(Records excerpted from a collection)
= = =

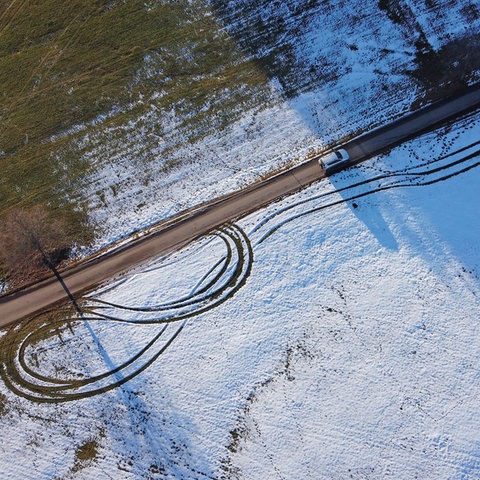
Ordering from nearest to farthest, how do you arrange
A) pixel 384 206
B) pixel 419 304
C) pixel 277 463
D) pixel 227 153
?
pixel 277 463 < pixel 419 304 < pixel 384 206 < pixel 227 153

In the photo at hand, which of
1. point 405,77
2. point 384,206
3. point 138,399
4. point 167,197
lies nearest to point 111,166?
point 167,197

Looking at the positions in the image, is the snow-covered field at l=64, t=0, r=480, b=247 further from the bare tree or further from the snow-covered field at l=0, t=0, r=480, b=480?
the bare tree

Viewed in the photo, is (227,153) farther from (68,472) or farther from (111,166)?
(68,472)

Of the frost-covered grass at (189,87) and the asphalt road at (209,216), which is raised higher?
the frost-covered grass at (189,87)

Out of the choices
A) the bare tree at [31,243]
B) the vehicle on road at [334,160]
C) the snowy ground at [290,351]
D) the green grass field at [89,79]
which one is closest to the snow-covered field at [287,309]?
the snowy ground at [290,351]

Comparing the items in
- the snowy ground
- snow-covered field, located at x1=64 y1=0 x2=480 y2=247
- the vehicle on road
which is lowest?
the snowy ground

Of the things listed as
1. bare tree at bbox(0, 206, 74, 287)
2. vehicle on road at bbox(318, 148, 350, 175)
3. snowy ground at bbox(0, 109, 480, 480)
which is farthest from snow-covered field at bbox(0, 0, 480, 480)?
bare tree at bbox(0, 206, 74, 287)

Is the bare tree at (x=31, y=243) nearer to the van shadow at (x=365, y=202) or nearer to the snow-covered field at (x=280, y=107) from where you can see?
the snow-covered field at (x=280, y=107)
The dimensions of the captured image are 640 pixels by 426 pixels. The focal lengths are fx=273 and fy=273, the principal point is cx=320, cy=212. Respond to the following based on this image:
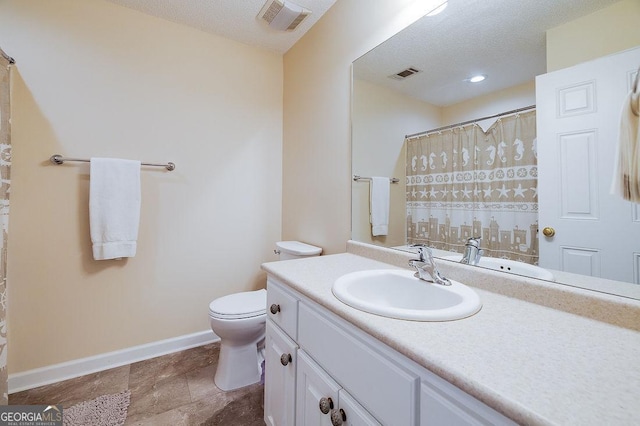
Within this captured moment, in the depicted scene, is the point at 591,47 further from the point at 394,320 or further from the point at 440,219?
the point at 394,320

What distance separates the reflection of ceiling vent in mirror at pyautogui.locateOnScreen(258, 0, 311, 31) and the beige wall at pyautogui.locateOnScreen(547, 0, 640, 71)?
4.87ft

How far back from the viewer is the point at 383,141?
151 centimetres

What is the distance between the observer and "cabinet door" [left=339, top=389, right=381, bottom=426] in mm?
686

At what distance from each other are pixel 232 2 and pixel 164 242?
1674 millimetres

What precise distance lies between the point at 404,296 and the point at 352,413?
0.46 m

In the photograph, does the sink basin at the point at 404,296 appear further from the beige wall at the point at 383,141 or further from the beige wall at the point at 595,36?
the beige wall at the point at 595,36

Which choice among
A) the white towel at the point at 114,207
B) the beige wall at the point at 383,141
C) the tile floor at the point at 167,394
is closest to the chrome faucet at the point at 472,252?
the beige wall at the point at 383,141

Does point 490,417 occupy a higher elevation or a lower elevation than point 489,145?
lower

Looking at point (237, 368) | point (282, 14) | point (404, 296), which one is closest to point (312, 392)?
point (404, 296)

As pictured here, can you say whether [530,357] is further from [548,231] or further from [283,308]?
[283,308]

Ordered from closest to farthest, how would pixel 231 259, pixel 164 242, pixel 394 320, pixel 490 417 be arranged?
pixel 490 417 → pixel 394 320 → pixel 164 242 → pixel 231 259

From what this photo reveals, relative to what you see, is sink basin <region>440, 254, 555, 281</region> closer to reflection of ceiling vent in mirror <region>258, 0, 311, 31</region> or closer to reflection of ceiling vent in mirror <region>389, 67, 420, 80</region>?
reflection of ceiling vent in mirror <region>389, 67, 420, 80</region>

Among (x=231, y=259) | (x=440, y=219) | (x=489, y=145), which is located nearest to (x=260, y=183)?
(x=231, y=259)

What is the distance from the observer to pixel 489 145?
1046 mm
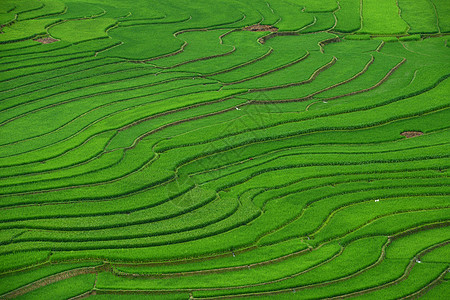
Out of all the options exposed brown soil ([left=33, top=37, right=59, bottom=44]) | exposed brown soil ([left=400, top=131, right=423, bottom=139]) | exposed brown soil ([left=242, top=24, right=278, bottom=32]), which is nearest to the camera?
exposed brown soil ([left=400, top=131, right=423, bottom=139])

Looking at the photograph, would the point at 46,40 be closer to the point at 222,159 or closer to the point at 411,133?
the point at 222,159

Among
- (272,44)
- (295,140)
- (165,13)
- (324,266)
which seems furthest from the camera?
(165,13)

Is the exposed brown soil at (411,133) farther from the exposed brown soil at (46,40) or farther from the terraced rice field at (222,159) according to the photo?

= = =

Could you update the listing above by replacing "asphalt road" with "paved road" wherever it appears, keeping everything else the same and leaving the pictures out?

Ordering from nearest to farthest, how do you arrange
A) pixel 384 206
B) pixel 419 304
C) pixel 277 463
D) pixel 227 153
?
pixel 277 463 < pixel 419 304 < pixel 384 206 < pixel 227 153

In the photo at hand, which of
1. point 405,77
2. point 384,206
3. point 138,399
4. point 167,197
lies nearest to point 111,166?
point 167,197

Looking at the positions in the image, is the snow-covered field at l=64, t=0, r=480, b=247 further from the bare tree or further from the snow-covered field at l=0, t=0, r=480, b=480?
the bare tree

Viewed in the photo, is (227,153) farther from (68,472) or farther from (111,166)?
(68,472)

Of the frost-covered grass at (189,87) and the paved road at (209,216), which is raised higher?
the frost-covered grass at (189,87)

Out of the choices
A) the bare tree at [31,243]
B) the vehicle on road at [334,160]
C) the snowy ground at [290,351]
D) the green grass field at [89,79]
which one is closest to the snow-covered field at [287,309]?
the snowy ground at [290,351]

Comparing the items in
- the snowy ground
- snow-covered field, located at x1=64 y1=0 x2=480 y2=247
- the vehicle on road
which is lowest?
the snowy ground

Of the things listed as
1. bare tree at bbox(0, 206, 74, 287)
2. vehicle on road at bbox(318, 148, 350, 175)
3. snowy ground at bbox(0, 109, 480, 480)
which is farthest from snow-covered field at bbox(0, 0, 480, 480)?
bare tree at bbox(0, 206, 74, 287)

Is the bare tree at (x=31, y=243) nearer to the van shadow at (x=365, y=202) or nearer to the snow-covered field at (x=280, y=107) from where you can see?
the snow-covered field at (x=280, y=107)
The dimensions of the captured image are 640 pixels by 426 pixels. The focal lengths are fx=273 and fy=273, the principal point is cx=320, cy=212. Respond to the following based on this image:
Within this captured moment, in the depicted scene, is the point at 591,47 further from the point at 394,320 or further from the point at 440,219?
the point at 394,320

What distance separates the reflection of ceiling vent in mirror at pyautogui.locateOnScreen(258, 0, 311, 31) and the beige wall at pyautogui.locateOnScreen(547, 0, 640, 71)?
4.87ft

How far back from the viewer is the point at 383,141?
151 centimetres

What is the distance between the observer and "cabinet door" [left=339, top=389, right=381, bottom=426] in mm?
686

At what distance from each other are pixel 232 2 and pixel 164 242?
1674 millimetres

What precise distance lies between the point at 404,296 and the point at 352,413?
0.46 m

In the photograph, does the sink basin at the point at 404,296 appear further from the beige wall at the point at 383,141 or further from the beige wall at the point at 595,36?
the beige wall at the point at 595,36

Which choice among
A) the white towel at the point at 114,207
B) the beige wall at the point at 383,141
C) the tile floor at the point at 167,394
is closest to the chrome faucet at the point at 472,252?
the beige wall at the point at 383,141

Does point 490,417 occupy a higher elevation or a lower elevation than point 489,145?
lower

Looking at point (237, 368) | point (282, 14) | point (404, 296), which one is closest to point (312, 392)?
point (404, 296)

As pictured here, can you say whether [530,357] is further from [548,231] or further from [283,308]?
[283,308]

Ordered from closest to farthest, how would pixel 231 259, pixel 164 242, pixel 394 320, pixel 490 417 be arranged?
pixel 490 417 → pixel 394 320 → pixel 164 242 → pixel 231 259

From what this photo reveals, relative to what you see, is sink basin <region>440, 254, 555, 281</region> closer to reflection of ceiling vent in mirror <region>258, 0, 311, 31</region> or closer to reflection of ceiling vent in mirror <region>389, 67, 420, 80</region>?
reflection of ceiling vent in mirror <region>389, 67, 420, 80</region>

Among (x=231, y=259) | (x=440, y=219) | (x=489, y=145), which is located nearest to (x=260, y=183)?
(x=231, y=259)

What is the distance from the observer to pixel 489 145?
1046 mm
Out of all the options exposed brown soil ([left=33, top=37, right=59, bottom=44]) | exposed brown soil ([left=400, top=131, right=423, bottom=139]) | exposed brown soil ([left=242, top=24, right=278, bottom=32]), which is nearest to the camera?
exposed brown soil ([left=400, top=131, right=423, bottom=139])

Looking at the photograph, would the point at 46,40 be closer to the point at 222,159 or closer to the point at 411,133?
the point at 222,159

Among
- (272,44)
- (295,140)
- (165,13)
- (324,266)
which seems furthest from the camera?
(165,13)

Is the exposed brown soil at (411,133) farther from the exposed brown soil at (46,40) or farther from the terraced rice field at (222,159) according to the photo?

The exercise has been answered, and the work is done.